*** Opening of Recorded information ***
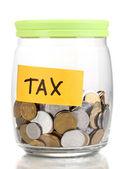 Glas bank voor tips met geld geïsoleerd op wit — Stockfoto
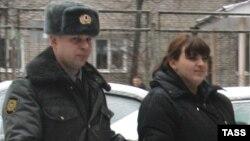 Гражданская активистка Таисия Осипова, которую обвинили в хранении наркотиков, идет в суд в сопровождении полицейского. Смоленск, 29 декабря 2011 года.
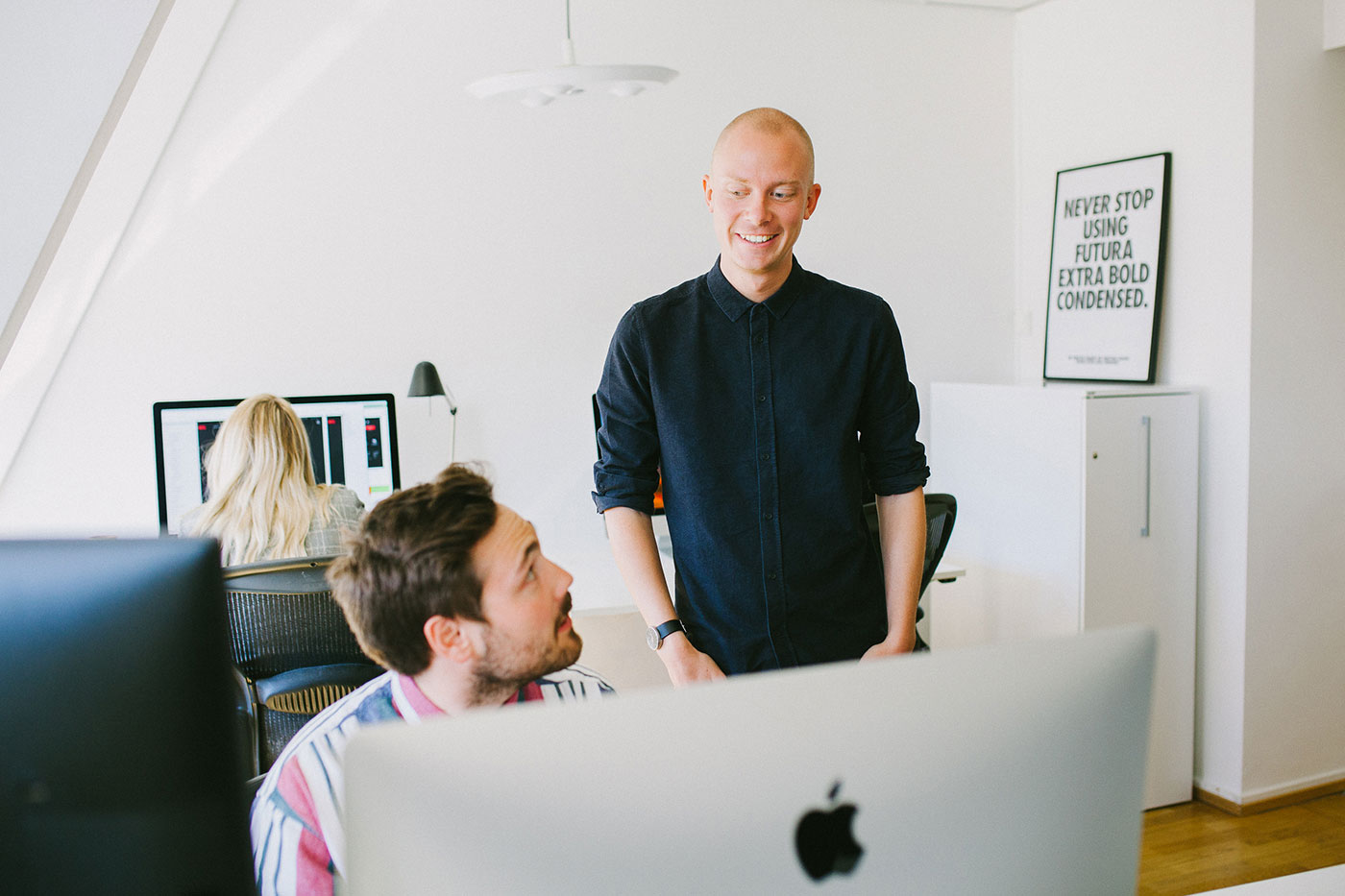 Designers Fredrik and Lukas discussing creative processes in the Stockholm office.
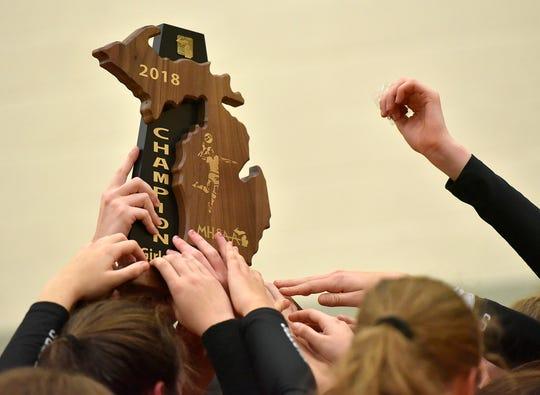 Churchill volleyball hoists the trophy high.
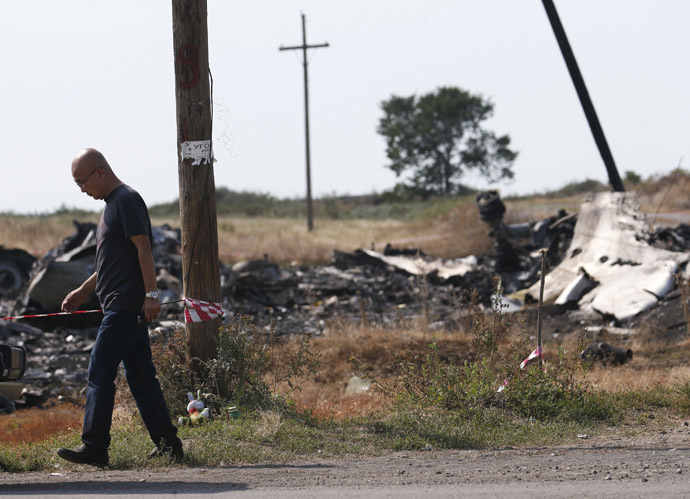 A Malaysian air crash investigator works at a crash site of the Malaysia Airlines Flight MH17 near the village of Hrabove (Grabovo), Donetsk region July 24, 2014. (Reuters/Maxim Zmeyev)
*** Close of Recorded information ***
■ Work instruction: Begin at the line containing "Гражданская активистка Таисия" and stop at the last line of the data. Repeat only those lines, exactly, and leave out the pictures.

■ Solved problem:
 Гражданская активистка Таисия Осипова, которую обвинили в хранении наркотиков, идет в суд в сопровождении полицейского. Смоленск, 29 декабря 2011 года.
 Designers Fredrik and Lukas discussing creative processes in the Stockholm office.
 Churchill volleyball hoists the trophy high.
 A Malaysian air crash investigator works at a crash site of the Malaysia Airlines Flight MH17 near the village of Hrabove (Grabovo), Donetsk region July 24, 2014. (Reuters/Maxim Zmeyev)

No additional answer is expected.